Have you found duplicate URLs in Google Analytics (GA) for what appear to be the same pages?
On the face of it, you may think that the URLs are the same, but on closer inspection, you’ll notice that one URL has a trailing forward slash and the other doesn’t. This is actually quite a common issue.
Let’s dive into the reasons why and learn how to fix it.
Why are duplicate URLs within Google Analytics an issue?
The main frustration with duplicate URLs is that any GA report which identifies pages by the URL will split data depending on the actual URL accessed, despite the fact that the page content remains unchanged.
In the example below, because one of the page URLs has a trailing slash, there are two results for the same page instead of one.
Can you fix duplicate URLs manually?
To determine whether you can fix duplicate URLs in Google Analytics manually, you first need to know where the destination URL originates from.
Let’s take a quick look at what you can do:
- Amend all internal links to your website to use the same URL (with or without the trailing slash).
- Update any external links under your control (directory listings, guest blog posts, social media links etc).
- Supply the correct URL to all future partners, referrers and affiliates.
- Reach out and ask existing partners and referrers to update their URLs.
When you can fix a URL, you should do so for the sake of consistency. However, you can’t stop anyone linking to your site, or to any URL they wish, thus adopting a reactive approach will be a never-ending task.
Can you fix duplicate URLs in reports automatically?
Yes you can. The most effective way to fix this issue, is by using a Google Analytics Filter. (Note, this doesn’t fix the actual URL or the input data to GA, but fixes all the data in your GA Reports.

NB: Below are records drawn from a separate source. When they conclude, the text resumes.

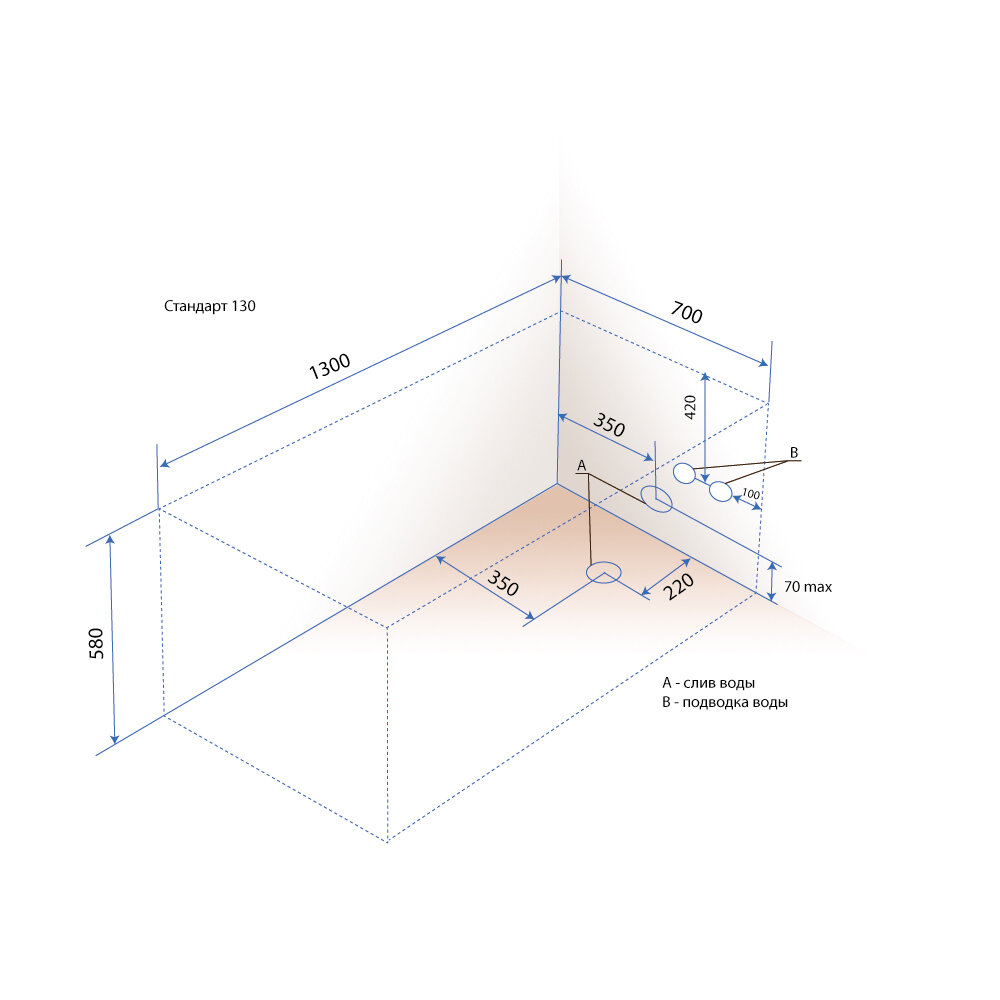 Стандарт 130

1300

700

420

350

A

B

100

350

220

70 max

580

A - слив воды
B - подводка воды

Google Analytics filters work by following a set of pre-determined rules to process the data before it enters Google Analytics. In this sense, what you need to do is create a filter in GA which adds a forward slash to the end of any target URL which does not have one.

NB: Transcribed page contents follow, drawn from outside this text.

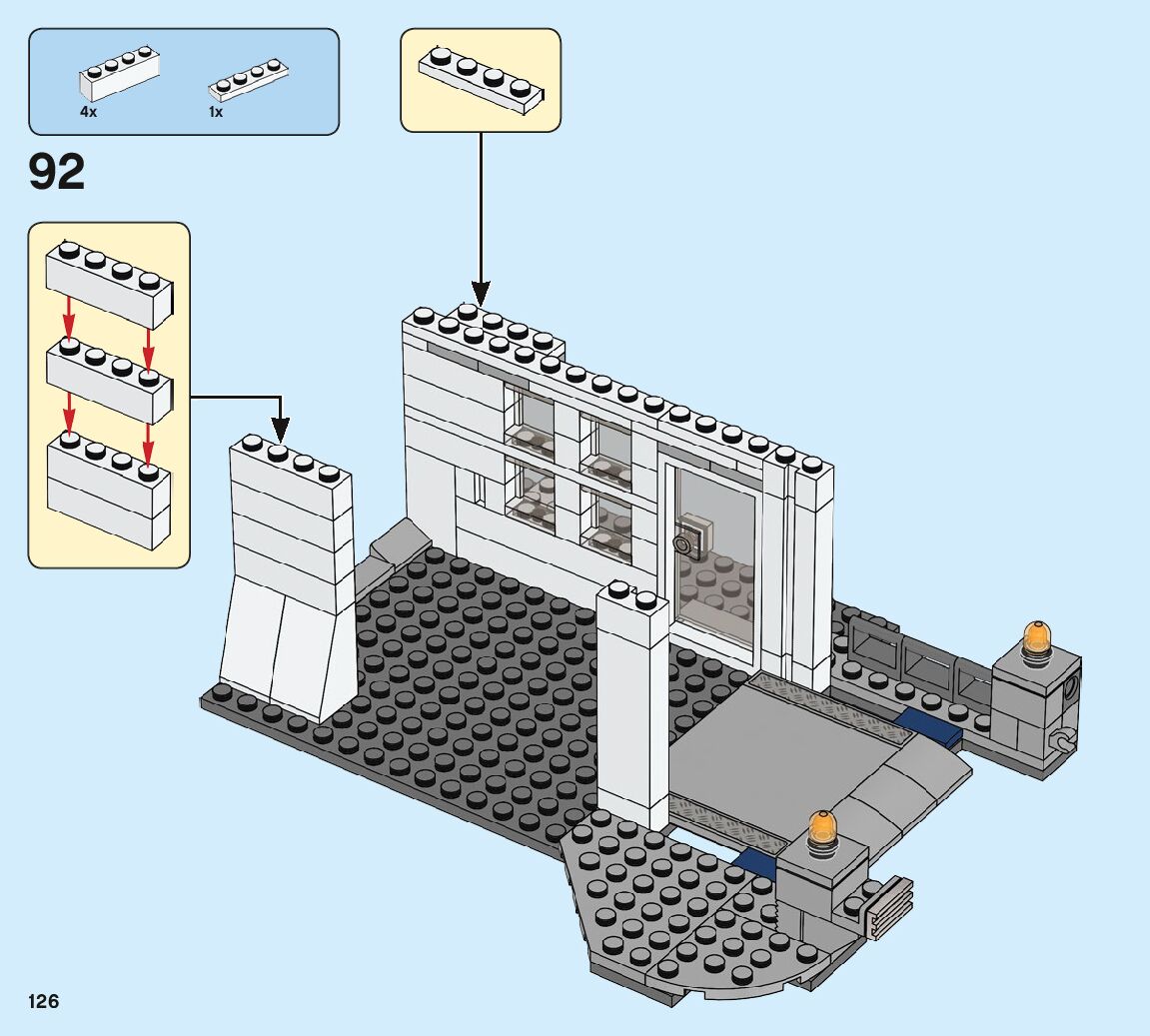 4x
1x

92

126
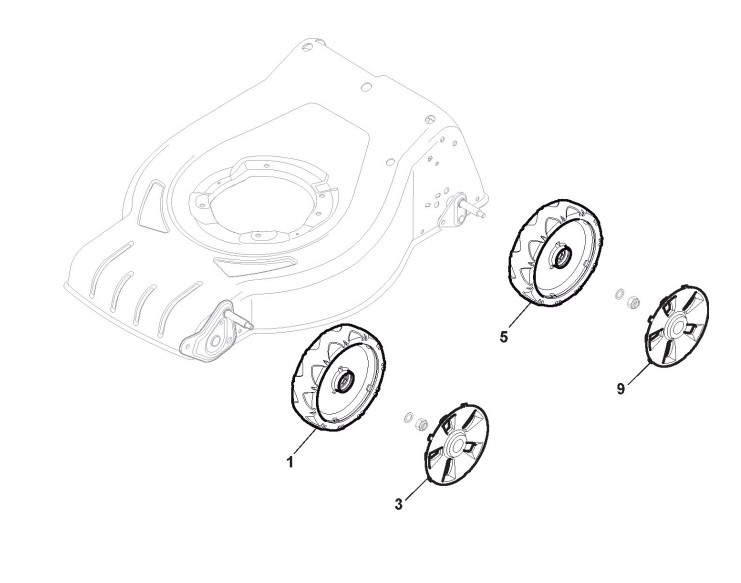 5
9
1
3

Note, not all URLs require a trailing forward slash, such as /xyz.html or /guides/best-guide.pdf.
How to fix duplicate URLs in Google Analytics reports with a filter:
In order to fix duplicate URLs in Google Analytics, we need to create a custom filter. This is done with the Admin > Account > Property > View
Warning: You should never create custom filters in your master view. This is because once GA processes the data, you cannot revert back, there is no ‘undo’.
As best practice, you should always have a master (unfiltered) view, and preferably two other views, such as live and test. If you only have one view, I strongly recommend creating the other views before performing this task.

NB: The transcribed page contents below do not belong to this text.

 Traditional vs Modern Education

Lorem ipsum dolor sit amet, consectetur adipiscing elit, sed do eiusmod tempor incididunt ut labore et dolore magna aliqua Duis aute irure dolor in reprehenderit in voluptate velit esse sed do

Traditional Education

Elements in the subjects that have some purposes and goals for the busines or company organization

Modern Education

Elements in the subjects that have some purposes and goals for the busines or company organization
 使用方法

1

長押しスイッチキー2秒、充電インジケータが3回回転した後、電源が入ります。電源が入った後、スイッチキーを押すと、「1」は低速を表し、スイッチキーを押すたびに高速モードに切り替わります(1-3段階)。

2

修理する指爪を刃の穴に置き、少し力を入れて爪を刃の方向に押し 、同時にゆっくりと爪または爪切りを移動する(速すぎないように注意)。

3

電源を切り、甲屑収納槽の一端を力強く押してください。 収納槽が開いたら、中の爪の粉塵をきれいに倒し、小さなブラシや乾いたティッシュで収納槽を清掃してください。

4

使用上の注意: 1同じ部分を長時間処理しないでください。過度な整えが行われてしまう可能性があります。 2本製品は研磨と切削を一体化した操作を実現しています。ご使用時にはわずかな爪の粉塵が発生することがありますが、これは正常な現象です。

Once you have created your test view, navigate to it and select ‘filters’
Create a new filter with the following data as in the example below:
- Filter Name: Pages Add Trailing Slash
- Filter Type: Custom > Advanced
- Field A: -> Extract A: Request URI
- Copy & Paste the Following: ^(/[a-z0–9/_\-]*[^/])$
- Output To -> Constructor: Request URI
- Copy & Paste the following: $A1/
- Leave all other settings as default
- Press Save
Your new filter should look like this:
Your custom filter is now ready. From this point on, all new data in the test view will be consistent.
How can you test your GA filter?
Navigate to your Real-Time reports, you will see the live URLs being accessed on your website.
If you open two variations of the same URL in separate browser windows or tabs, you will notice that only one version of the URL appears in the report, but with 2 active pages. If other users are on your website (hopefully) whilst you test, bear in mind that you may see more than 2 active pages.
Make your new filter live!
Now that you’ve tested that the filter works correctly, you can safely re-create the filter in your live view, being careful to copy the setup exactly. Again, don’t add the filter to your master view.
I would also recommend leaving the test filter in your test view, as you may want to test that the filter does not conflict with any tests you perform in future. But if you’re completely happy, of course you can remove them, it’s a test view after all!
This is working for urls with only letters but it does not work with any url that has numbers in it. EG: /2020_news. We have news pages and the parent folder does not have the trailing slash and neither do the pages below.
Hi Michelle, my apologies, when I prepared the blog it looks like Microsoft Word auto-formatted a portion of the code within the Request URI field. The second hyphen was converted to a long dash which meant the code wouldn’t work on pages which start with numbers… I have updated the code in the post and it now works correctly!